### Source extract

Software is the most malleable medium that there is. This malleability enables us to craft abstractions and layers of capability that allow creators to quickly build any type of autonomous systems that can be imagined.

Many early efforts to create autonomous systems were developed as siloed, bespoke applications by a team of experts. We knew we needed a different approach, so we looked to provide open, reusable and powerful tools and a platform that would enable anyone to teach intelligence to machines without being an AI expert. Engineers, experts in their own fields, can transfer their years of experience into an AI solution without going back to college to learn AI.

But how do you teach a machine? Most machines today are hardcoded in functionality and have basic or rigid control systems. Our tools allow an expert to express what needs to be learned and how to learn it. With that input, our platform uses reinforcement learning against a simulated environment to build the AI solution. The resulting AI solution can now control the machine and make it adapt intelligently to the real world, in the same way a human would. For example, instead of building special cages for robots, the robots learn to climb stairs, open doors, navigate a dynamic warehouse, land a drone or work together with other systems and humans.

######
### Data excerpt

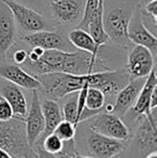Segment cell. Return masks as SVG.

######

▶ The tasks
[A] In the text on autonomous systems, what does the platform use against a simulated environment to build the AI solution?
[B] Please rewrite the text on autonomous systems starting at "Many early efforts" and ending at "to learn AI.", with "isolated" in place of "siloed".

▶ Outputs in order
[A] Reinforcement learning.

[B]
Many early efforts to create autonomous systems were developed as isolated, bespoke applications by a team of experts. We knew we needed a different approach, so we looked to provide open, reusable and powerful tools and a platform that would enable anyone to teach intelligence to machines without being an AI expert. Engineers, experts in their own fields, can transfer their years of experience into an AI solution without going back to college to learn AI.